Bild: Hinter Marios Matratze zeigt eine Karte Airbnb-Angebote im Kiez
Drei rote Stufen führen durch ein Fenster in die Erdgeschosswohnung von
Mario. Der wohnt aber nicht selbst hier, sondern vermietet auf Airbnb. Weil
er das mit dieser und sieben weiteren Berliner Wohnungen macht, haben
Aktivisten die Wohnung in der Hobrechtstraße 7 in einen Airbnb-kritischen
Ausstellungsraum verwandelt.
Am Sonntag wurde die „Ausstellung“ eröffnet. Während Mario vermutlich noch
ahnungslos am sonntäglichen Frühstückstisch saß, stiegen Dutzende Menschen
in seine Wohnung, um mehr über ihn und das System Airbnb zu erfahren. In
den vorangegangenen Tagen hatten die Aktivisten die Aktion auf Facebook als
„Kunst-Ausstellung Home Street Home“ angekündigt.
In der Berliner Debatte um steigende Mieten hat Airbnb, eine
Online-Plattform, über die Menschen Wohnungen tage- und wochenweise
vermieten, schon lange seinen Platz. Gentrifizierungskritische Stimmen
werfen dem Unternehmen, das seine Europageschäfte von Irland aus abwickelt,
vor, den Berlinern Wohnraum zu entziehen.
Max Gebhardt, Sprecher der Aktivistengruppe „Airbnb & Co. Enteignen“, die
nach eigenen Angaben seit Anfang des Jahres Airbnb-Wohnungen im
Kreuzköllner Kiez recherchiert hat, sagt der taz: „Wir machen das, weil die
Politik es nicht schafft, Airbnb zu regulieren und um Berlinerinnen und
Berliner dazu aufzurufen, das Problem selbst in die Hand zu nehmen.“ Dies
sollen sie tun, indem sie Airbnb-Wohnungen in ihren Häusern melden oder
markieren, so Gebhardt.
## Das Geschäft eines Airbnb-Vermieters
Wer über die rote Leiter durch das Fenster Marios Wohnung betritt, liest
auf der rechten Wand „Willkommen im Airbnb-Apartment ‚Belle Epoque‘“.

- [Vorliegende Angaben]
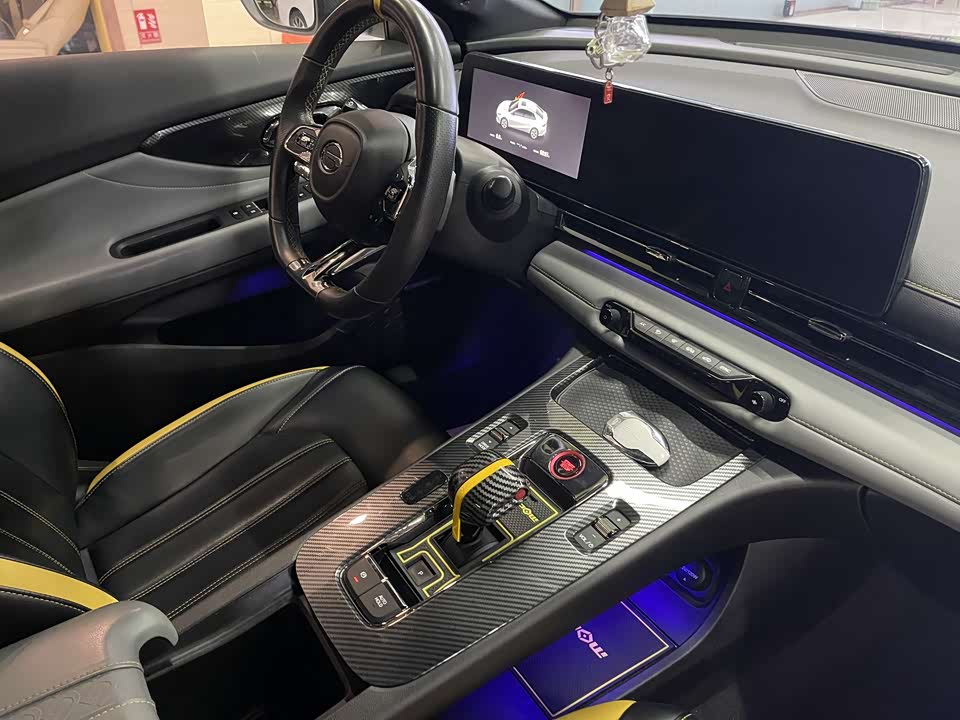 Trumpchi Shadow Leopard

==

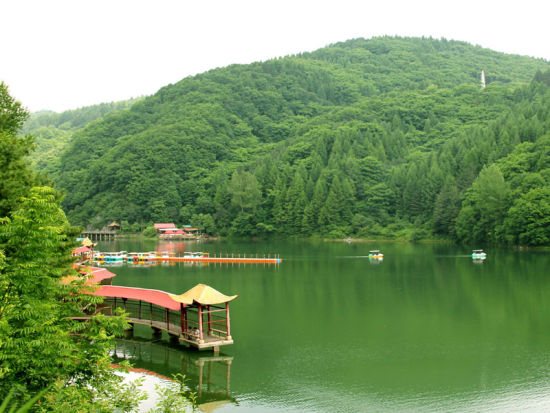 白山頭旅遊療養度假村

- [Anweisungen]
#1 Würden Sie aus dem Text über die Airbnb-Aktion die Stelle von „In der Berliner“ bis einschließlich „Wohnraum zu entziehen.“ wortgetreu abschreiben?
#2 Können Sie den Text über die Airbnb-Aktion im Anschluss an seinen letzten Satz fortsetzen?

- [Nummerierte Antworten]
#1
In der Berliner Debatte um steigende Mieten hat Airbnb, eine
Online-Plattform, über die Menschen Wohnungen tage- und wochenweise
vermieten, schon lange seinen Platz. Gentrifizierungskritische Stimmen
werfen dem Unternehmen, das seine Europageschäfte von Irland aus abwickelt,
vor, den Berlinern Wohnraum zu entziehen.

#2
Daneben hängt eine Karte des Kiezes, auf der Airbnb-Wohnungen markiert
sind. Auf der linken Wand findet man Informationen über den Vermieter Mario
und weitere sieben Berliner Wohnungen, die er auf Airbnb anbietet. Aus
mobilen Boxen spricht zugleich eine Stimme in seinem Namen: „Danke, dass du
dich für eine meiner professionell betriebenen Ferienwohnungen entschieden
hast. Ich freue mich, dass auch dein Weg dich in unsere gentrifizierte
Stadt geführt hat.“ Die Wohnung in der Hobrechtstraße 7 hat auf geschätzt
70 Quadratmetern zwei Zimmer, ein Badezimmer und eine Küche, dazu einen
Hinterhof. Sie kostet 70 Euro pro Nacht.
„Wir konzentrieren uns auf Anbieter, die mehrere Wohnungen anbieten, weil
die das massivste Problem darstellen“, sagt Sprecher Gebhardt. Die
Aktivisten, die ihre Ausstellung mit Werken diverser Künstlergruppen wie
„Rocco und seine Brüder“ oder „Peng! Kollektiv“ geschmückt und mit
Informationen von den Websites [1][insideairbnb.com] und
[2][airbnbvsberlin.de] vorbereitet haben, gehen davon aus, dass es über
20.000 Airbnb-Wohnungen und 1.000 Vermieter mit mehreren Angeboten in
Berlin gibt.
Auch der Berliner Senat hat das Problem Airbnb erkannt – und versuchte
diesem zuletzt mit der Novellierung des Gesetzes zum
Zweckentfremdungsverbot beizukommen. Vermieter müssen seit dem 1. August
2018 eine Registrierungsnummer von ihrem Bezirksamt einholen und diese bei
ihren Anzeigen auf Airbnb angeben. Wer mehr als 49 Prozent der
Gesamtwohnfläche seiner Hauptwohnung vermietet, muss dazu eine Genehmigung
beantragen.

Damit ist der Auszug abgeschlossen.